Render each line of the entries below as a Markdown table with the columns "Row" and "Line," skipping any blank lines. Leave the pictures out of the answer.

# [Excerpt from a dataset]
-.-.-
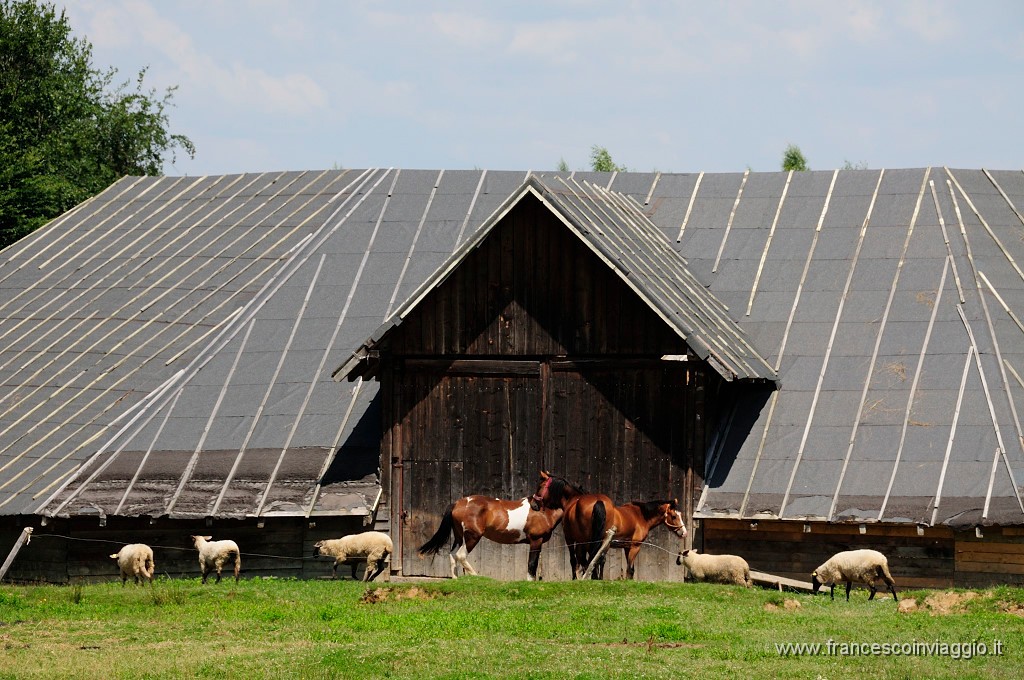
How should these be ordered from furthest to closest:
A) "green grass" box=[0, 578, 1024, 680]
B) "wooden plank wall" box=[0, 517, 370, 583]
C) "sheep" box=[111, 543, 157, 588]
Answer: "wooden plank wall" box=[0, 517, 370, 583] < "sheep" box=[111, 543, 157, 588] < "green grass" box=[0, 578, 1024, 680]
-.-.-
# [Written response]
| Row | Line |
|---|---|
| 1 | How should these be ordered from furthest to closest: |
| 2 | A) "green grass" box=[0, 578, 1024, 680] |
| 3 | B) "wooden plank wall" box=[0, 517, 370, 583] |
| 4 | C) "sheep" box=[111, 543, 157, 588] |
| 5 | Answer: "wooden plank wall" box=[0, 517, 370, 583] < "sheep" box=[111, 543, 157, 588] < "green grass" box=[0, 578, 1024, 680] |